§ **Exercise text**:
Two Harvard medical school professors claim in a lawsuit filed against the Trump administration that their research was pulled from a public government website because it referred to the LGBTQ community.
Gordon Schiff and Celeste Royce said removing their work from the website, which focuses on patient safety, violates their First Amendment right to free speech. They claimed the administration unlawfully and dangerously suppressed their information on how to improve patient diagnoses, according to the lawsuit filed Wednesday in U.S District Court in Boston.
Each year, about 795,000 Americans die or are permanently disabled due to misdiagnosis, according to the suit filed on behalf of Schiff and Royce by the the American Civil Liberties Union and the Yale Law School Media Freedom and Information Access Clinic.
“Allowing the government to censor research regarding patient safety for political reasons will almost assuredly increase that number,” the suit read.
The Agency for Healthcare Research and Quality, which falls under the U.S. Department of Health and Human Services, removed the private doctors’ peer-reviewed articles solely because they contained terms such as “LGBTQ” and “transgender,” the lawsuit states.
The lawsuit names the U.S. Officer of Personnel Management, U.S. Department of Health and Human Services and the Agency for Healthcare Research and Quality as defendants.
The lawsuit said the articles were removed because it was perceived that they violated an executive order on gender ideology signed by President Donald Trump on Jan. 20.
The White House did not return a request for comment Thursday.
The site, Patient Safety Network, emailed Schiff and his co-authors on Jan. 31 to inform them an article on suicide risk that included the words “LGBTQ” and “transgender” was being removed, the lawsuit said.
Another article on the medical condition endometriosis was removed because it mentioned the word transgender, it said.
Rachel Davidson, an attorney with the ACLU of Massachusetts, said removing the articles and censoring medical research is a serious constitutional violation.

§ **What to work on**: Decide whether each statement agrees with the article on the professors' lawsuit, answering yes or no and quoting the words of the article that settle it. 1. The lawsuit was filed in a federal court in Boston. 2. The White House commented on the lawsuit on Thursday. 3. The article on endometriosis was removed because it mentioned the word "LGBTQ." The entries that follow the article were taken from a different source.

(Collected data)

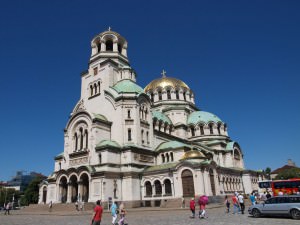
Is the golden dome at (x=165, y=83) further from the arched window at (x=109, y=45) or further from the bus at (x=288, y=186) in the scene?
the bus at (x=288, y=186)

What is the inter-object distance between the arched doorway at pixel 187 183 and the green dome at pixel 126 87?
15.5 meters

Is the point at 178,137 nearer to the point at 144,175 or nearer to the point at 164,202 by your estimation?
the point at 144,175

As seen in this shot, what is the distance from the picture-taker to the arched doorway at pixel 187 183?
35.0 meters

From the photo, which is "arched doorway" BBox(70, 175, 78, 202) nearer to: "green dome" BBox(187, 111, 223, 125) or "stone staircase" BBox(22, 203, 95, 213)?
"stone staircase" BBox(22, 203, 95, 213)

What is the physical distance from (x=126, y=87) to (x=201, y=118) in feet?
70.8

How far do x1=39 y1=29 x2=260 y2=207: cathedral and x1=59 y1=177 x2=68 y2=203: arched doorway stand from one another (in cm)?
15

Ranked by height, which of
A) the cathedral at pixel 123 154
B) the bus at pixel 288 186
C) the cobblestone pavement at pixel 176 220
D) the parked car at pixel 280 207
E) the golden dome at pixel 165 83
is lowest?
the cobblestone pavement at pixel 176 220

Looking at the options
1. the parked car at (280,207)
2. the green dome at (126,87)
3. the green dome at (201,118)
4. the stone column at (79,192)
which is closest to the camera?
the parked car at (280,207)

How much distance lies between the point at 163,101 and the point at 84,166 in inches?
1126

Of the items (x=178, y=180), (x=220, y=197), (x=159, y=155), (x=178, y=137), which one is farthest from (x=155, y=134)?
(x=220, y=197)

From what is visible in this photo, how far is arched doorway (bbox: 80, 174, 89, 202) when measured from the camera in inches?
1459

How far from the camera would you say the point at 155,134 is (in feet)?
152

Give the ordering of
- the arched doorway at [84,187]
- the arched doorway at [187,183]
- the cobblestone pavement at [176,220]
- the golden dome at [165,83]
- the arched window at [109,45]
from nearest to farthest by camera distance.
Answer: the cobblestone pavement at [176,220] < the arched doorway at [187,183] < the arched doorway at [84,187] < the arched window at [109,45] < the golden dome at [165,83]

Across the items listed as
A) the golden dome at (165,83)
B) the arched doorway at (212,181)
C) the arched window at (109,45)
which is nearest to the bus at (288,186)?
the arched doorway at (212,181)
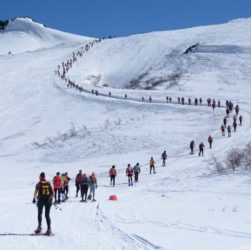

§ **Finished task**:
1. Yes: "according to the lawsuit filed Wednesday in U.S District Court in Boston"
2. No: "The White House did not return a request for comment Thursday."
3. No: "Another article on the medical condition endometriosis was removed because it mentioned the word transgender"